• WHAT IS REQUIRED
Reproduce the lines from the start of the records through the line that contains "67L448 65L358 113L337", with both ends included.

Collected data:
++++++++++

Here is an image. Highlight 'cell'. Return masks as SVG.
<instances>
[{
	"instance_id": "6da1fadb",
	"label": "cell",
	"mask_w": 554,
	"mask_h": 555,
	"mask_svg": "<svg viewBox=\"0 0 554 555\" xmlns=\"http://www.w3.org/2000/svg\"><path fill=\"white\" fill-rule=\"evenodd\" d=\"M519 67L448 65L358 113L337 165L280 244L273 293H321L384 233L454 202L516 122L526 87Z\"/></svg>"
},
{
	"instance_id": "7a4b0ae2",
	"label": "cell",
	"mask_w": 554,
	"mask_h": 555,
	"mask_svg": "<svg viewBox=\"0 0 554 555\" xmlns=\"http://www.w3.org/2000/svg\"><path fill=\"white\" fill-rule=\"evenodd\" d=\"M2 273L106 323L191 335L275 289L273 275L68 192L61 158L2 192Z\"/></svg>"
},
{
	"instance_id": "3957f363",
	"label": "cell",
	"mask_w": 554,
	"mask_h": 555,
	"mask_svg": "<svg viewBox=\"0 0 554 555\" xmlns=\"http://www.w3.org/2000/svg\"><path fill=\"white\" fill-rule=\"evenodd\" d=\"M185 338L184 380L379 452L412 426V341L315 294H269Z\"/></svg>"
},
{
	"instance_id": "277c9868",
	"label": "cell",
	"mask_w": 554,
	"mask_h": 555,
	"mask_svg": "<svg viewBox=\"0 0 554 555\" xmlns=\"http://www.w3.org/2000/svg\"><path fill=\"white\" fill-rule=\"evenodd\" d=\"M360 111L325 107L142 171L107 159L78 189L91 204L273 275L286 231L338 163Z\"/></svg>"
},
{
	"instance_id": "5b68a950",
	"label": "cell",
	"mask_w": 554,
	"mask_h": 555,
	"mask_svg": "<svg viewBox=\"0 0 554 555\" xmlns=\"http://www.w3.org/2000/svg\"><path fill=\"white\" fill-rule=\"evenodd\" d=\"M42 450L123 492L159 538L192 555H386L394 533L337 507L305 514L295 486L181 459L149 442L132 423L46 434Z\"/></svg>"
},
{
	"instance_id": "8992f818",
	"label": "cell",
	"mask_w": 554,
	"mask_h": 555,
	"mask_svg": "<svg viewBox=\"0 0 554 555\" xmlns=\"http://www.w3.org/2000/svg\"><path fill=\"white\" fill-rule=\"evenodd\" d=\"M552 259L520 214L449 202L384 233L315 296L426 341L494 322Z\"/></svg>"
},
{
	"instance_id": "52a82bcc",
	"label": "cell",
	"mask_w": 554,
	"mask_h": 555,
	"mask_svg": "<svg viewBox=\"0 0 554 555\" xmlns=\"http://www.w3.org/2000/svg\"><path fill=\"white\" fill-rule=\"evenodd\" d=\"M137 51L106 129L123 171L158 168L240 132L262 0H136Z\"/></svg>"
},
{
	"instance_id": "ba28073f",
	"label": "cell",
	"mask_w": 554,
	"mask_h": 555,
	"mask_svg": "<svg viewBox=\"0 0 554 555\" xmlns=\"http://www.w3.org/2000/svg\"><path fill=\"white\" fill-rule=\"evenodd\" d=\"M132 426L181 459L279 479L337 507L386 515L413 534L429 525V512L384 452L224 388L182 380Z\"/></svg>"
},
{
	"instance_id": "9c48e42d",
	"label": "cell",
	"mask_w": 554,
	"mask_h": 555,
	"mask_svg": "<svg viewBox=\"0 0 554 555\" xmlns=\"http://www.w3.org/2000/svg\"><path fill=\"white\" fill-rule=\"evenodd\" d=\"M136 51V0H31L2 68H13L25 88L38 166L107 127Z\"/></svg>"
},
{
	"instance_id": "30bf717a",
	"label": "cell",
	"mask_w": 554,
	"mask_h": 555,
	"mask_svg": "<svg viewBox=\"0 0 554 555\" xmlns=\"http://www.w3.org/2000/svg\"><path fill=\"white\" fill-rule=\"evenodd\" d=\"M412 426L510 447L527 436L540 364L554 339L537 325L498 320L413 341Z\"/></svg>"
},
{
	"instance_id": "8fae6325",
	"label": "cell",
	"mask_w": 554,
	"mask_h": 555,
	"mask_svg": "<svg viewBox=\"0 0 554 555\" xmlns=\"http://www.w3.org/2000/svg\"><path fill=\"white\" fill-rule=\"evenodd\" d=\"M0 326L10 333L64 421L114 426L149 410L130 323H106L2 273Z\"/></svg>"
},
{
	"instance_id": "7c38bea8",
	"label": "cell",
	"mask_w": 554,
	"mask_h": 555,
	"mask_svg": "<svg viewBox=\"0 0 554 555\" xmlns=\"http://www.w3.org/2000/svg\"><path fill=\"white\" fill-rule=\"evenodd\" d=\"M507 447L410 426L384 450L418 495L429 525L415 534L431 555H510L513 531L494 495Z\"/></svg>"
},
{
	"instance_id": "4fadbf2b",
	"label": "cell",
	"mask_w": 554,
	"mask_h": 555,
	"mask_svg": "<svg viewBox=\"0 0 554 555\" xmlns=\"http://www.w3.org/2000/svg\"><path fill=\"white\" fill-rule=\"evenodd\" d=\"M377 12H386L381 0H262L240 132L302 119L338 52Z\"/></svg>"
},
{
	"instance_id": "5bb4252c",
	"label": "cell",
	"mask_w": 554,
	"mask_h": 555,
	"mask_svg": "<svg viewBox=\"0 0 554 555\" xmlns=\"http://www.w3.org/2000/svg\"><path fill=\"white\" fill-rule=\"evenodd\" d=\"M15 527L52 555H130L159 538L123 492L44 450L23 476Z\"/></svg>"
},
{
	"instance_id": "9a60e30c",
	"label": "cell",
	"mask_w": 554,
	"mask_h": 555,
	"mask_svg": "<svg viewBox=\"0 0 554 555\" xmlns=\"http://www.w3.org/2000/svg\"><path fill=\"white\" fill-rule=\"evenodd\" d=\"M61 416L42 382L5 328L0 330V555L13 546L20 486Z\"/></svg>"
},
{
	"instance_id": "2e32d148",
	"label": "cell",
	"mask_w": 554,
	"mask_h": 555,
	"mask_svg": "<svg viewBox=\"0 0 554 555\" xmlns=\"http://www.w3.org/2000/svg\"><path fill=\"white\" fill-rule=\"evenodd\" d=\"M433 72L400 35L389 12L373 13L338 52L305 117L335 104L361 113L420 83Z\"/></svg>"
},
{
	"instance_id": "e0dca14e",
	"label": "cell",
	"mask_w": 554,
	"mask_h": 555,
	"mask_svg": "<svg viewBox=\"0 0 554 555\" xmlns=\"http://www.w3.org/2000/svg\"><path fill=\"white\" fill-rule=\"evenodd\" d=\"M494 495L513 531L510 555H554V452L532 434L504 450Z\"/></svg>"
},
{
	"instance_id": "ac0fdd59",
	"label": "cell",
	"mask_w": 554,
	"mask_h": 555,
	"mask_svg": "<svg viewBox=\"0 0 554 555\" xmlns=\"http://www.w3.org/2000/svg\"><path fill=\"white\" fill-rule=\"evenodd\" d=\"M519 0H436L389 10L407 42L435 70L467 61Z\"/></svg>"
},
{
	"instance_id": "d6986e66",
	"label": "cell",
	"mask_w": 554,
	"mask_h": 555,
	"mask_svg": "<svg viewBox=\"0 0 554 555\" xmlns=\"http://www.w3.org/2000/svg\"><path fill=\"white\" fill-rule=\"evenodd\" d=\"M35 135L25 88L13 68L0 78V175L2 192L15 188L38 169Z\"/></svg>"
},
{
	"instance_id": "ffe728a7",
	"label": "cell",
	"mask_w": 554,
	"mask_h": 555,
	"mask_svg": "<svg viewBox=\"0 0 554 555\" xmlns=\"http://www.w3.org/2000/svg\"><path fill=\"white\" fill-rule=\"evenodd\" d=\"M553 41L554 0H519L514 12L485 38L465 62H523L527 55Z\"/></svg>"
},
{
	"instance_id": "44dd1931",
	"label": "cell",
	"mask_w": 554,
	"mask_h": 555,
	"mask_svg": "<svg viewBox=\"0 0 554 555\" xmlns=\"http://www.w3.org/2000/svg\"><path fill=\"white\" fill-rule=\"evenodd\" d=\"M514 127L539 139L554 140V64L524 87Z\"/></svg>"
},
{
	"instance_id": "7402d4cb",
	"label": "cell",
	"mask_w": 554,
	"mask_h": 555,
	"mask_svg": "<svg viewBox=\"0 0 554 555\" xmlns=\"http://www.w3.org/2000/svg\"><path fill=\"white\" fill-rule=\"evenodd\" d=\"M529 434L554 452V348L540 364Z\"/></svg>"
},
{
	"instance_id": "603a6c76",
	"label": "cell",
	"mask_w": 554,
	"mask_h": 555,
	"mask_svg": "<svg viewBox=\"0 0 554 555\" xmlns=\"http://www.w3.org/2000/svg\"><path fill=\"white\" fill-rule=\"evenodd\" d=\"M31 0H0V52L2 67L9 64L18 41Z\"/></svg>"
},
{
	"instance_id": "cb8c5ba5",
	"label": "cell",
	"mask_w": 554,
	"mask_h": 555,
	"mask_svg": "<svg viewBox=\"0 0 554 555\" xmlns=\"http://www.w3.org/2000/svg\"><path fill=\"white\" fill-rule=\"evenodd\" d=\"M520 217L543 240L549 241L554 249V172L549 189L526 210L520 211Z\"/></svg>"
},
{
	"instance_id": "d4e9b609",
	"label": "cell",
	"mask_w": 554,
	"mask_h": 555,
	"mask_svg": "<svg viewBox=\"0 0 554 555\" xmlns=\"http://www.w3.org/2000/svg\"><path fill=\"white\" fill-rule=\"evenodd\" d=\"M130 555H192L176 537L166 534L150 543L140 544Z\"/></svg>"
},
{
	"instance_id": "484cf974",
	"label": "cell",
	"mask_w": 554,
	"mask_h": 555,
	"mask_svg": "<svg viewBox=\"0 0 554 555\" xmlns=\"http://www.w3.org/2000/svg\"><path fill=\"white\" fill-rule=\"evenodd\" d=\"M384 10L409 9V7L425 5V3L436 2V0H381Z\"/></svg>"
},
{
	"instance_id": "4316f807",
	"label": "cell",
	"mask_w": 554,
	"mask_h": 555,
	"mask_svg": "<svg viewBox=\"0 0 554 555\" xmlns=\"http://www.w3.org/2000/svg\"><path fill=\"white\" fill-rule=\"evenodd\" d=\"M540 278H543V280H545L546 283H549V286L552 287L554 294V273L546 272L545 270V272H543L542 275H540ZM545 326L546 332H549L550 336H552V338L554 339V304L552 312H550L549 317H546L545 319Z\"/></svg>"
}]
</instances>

++++++++++

• WRITTEN RESPONSE
Here is an image. Highlight 'cell'. Return masks as SVG.
<instances>
[{
	"instance_id": "6da1fadb",
	"label": "cell",
	"mask_w": 554,
	"mask_h": 555,
	"mask_svg": "<svg viewBox=\"0 0 554 555\" xmlns=\"http://www.w3.org/2000/svg\"><path fill=\"white\" fill-rule=\"evenodd\" d=\"M519 67L448 65L358 113L337 165L280 244L273 293H321L384 233L454 202L516 122L526 87Z\"/></svg>"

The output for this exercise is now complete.